Textabschnitt »
● ● ● ●

Meine Inspiration nehme ich aus meinen zwei Büchern: dem Fußballbuch und dem Rosenbuch. Derzeit. Meine Inspiration habe ich mir aber auch während des Studiums in Ausstellungen geholt. Da haben mich Alte Meister geprägt, Rubens, aber auch Cézanne. Mittlerweile stört mich andere Kunst eher und ich hole mir meine Inspiration mehr durch andere Menschen. Die Ausstellung, die ich besuche, ist das Leben (lacht).

Ein Blick auf Valentins Arbeitsplatz

Du wohnst in deinem Atelier. Was für eine Bedeutung hat das für dich und deine Kunst?

Eine sehr große Bedeutung, das ist das Beste. Da ich 100% arbeite, und ich dann abends nicht noch irgendwo anders hin muss, sondern hier während meines Abendessens Farbe anrühren kann. Aber manchmal habe ich auch schwere Gedanken dazu, da es natürlich doof ist, dass ich in einem Wohnatelier lebe, es aber die meiste Zeit gar nicht nutzen kann, weil ich eben arbeiten muss, um Geld zu verdienen.

Die große Fensterfront erhellt den Raum

Du bist rund um die Uhr von deinen Werken umgeben, wie ist das?

Das ist natürlich schön. Aber ich kann auch abschalten und muss nicht die ganze Zeit darüber nachdenken. Wenn mich Freund:innen besuchen kommen, kommentieren viele auch meine Arbeiten und wir sprechen über die Bilder.

Wie sieht ein Arbeitstag in deinem Atelier aus?

● ● ● ●

Ausgelesene Einträge »
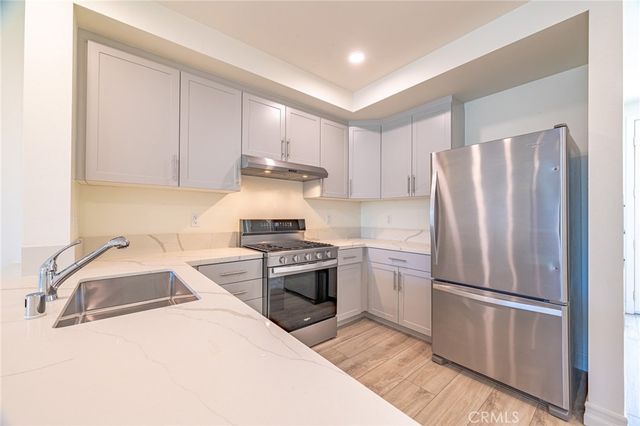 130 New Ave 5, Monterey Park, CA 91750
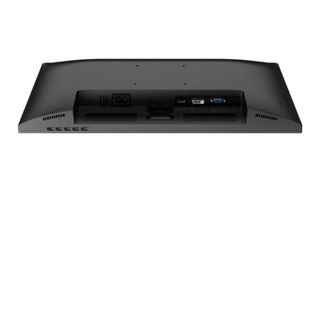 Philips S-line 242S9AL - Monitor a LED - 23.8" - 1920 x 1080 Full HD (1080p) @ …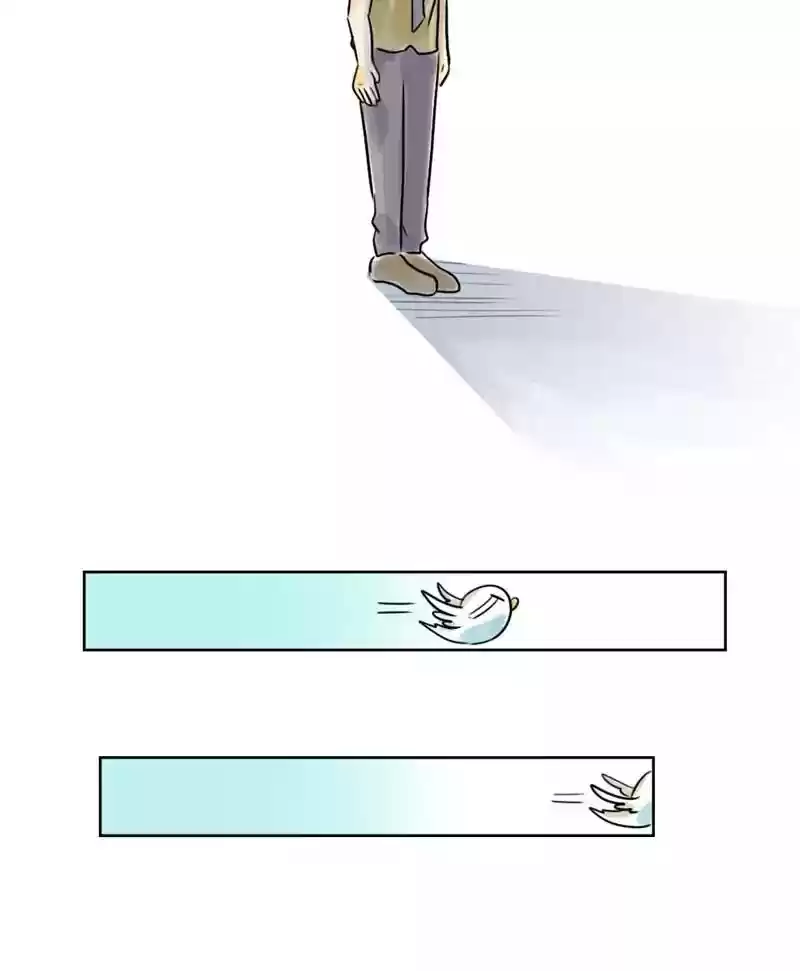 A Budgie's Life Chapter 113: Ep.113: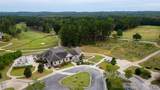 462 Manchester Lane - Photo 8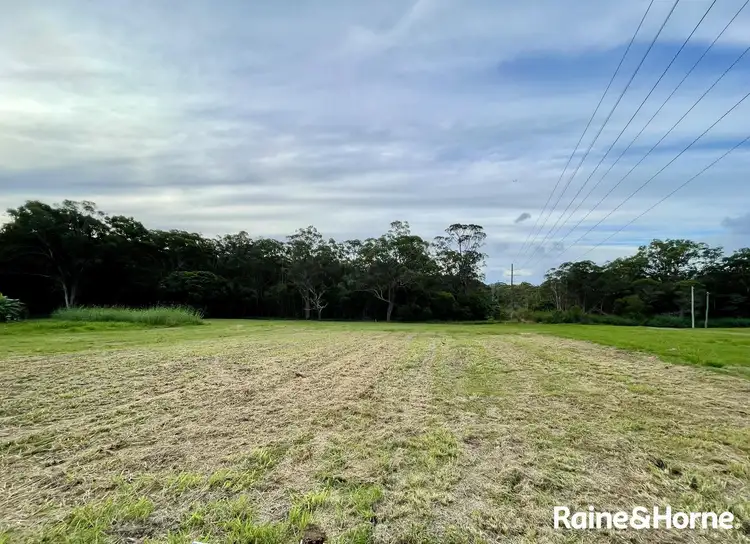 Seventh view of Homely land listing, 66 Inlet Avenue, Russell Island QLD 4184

● ● ● ●

Arbeitsauftrag 1 » Aus welchen zwei Büchern nimmt Valentin laut dem Interview über das Atelier derzeit seine Inspiration?
Arbeitsauftrag 2 » Bring im Interview über das Atelier die Stelle beginnend mit „Eine sehr große“ und weiter bis einschließlich „über die Bilder.“ auf den neuen Stand, indem du „Fensterfront“ durch „Glasfront“ ersetzt.
Arbeitsauftrag 3 » Schreib das Interview über Valentins Atelier von der Stelle an weiter, an der es aufhört.
Das Material wird hier nicht gebraucht.

Ergebnis 1 » Aus dem Fußballbuch und dem Rosenbuch.

Ergebnis 2 »
Eine sehr große Bedeutung, das ist das Beste. Da ich 100% arbeite, und ich dann abends nicht noch irgendwo anders hin muss, sondern hier während meines Abendessens Farbe anrühren kann. Aber manchmal habe ich auch schwere Gedanken dazu, da es natürlich doof ist, dass ich in einem Wohnatelier lebe, es aber die meiste Zeit gar nicht nutzen kann, weil ich eben arbeiten muss, um Geld zu verdienen.

Die große Glasfront erhellt den Raum

Du bist rund um die Uhr von deinen Werken umgeben, wie ist das?

Das ist natürlich schön. Aber ich kann auch abschalten und muss nicht die ganze Zeit darüber nachdenken. Wenn mich Freund:innen besuchen kommen, kommentieren viele auch meine Arbeiten und wir sprechen über die Bilder.

Ergebnis 3 »
Ich mache mir morgens ein Kaffee und dann geht’s direkt los, weil ich richtig Lust habe, die Zeit zu nutzen. Ich mache Musik an und dann wird gemalt. Ich habe den Kopf voll mit Ideen.

Was wünschst du dir für die Zukunft?

Ich wünsche mir definitiv mehr Zeit für meine Kunst. Eine höhere Anerkennung für die Künstler:innen, die zwar nicht von ihrer Kunst leben können, aber trotzdem sehr gute Arbeit leisten. Zum Beispiel, dass Künstler:innen auch für Transporte und Aufbauten bezahlt werden. Ich habe auch immer wieder Werke von mir zerstört, da die Aufbewahrung ein großes Problem darstellt. Ich habe keinen Platz und kann mir ein Kunstlager nicht leisten. Das muss auch gesehen werden. Und ich hätte gerne einen Mäzen (lacht).

Vielen Dank für die Einladung in dein Atelier und das offene, interessante Gespräch!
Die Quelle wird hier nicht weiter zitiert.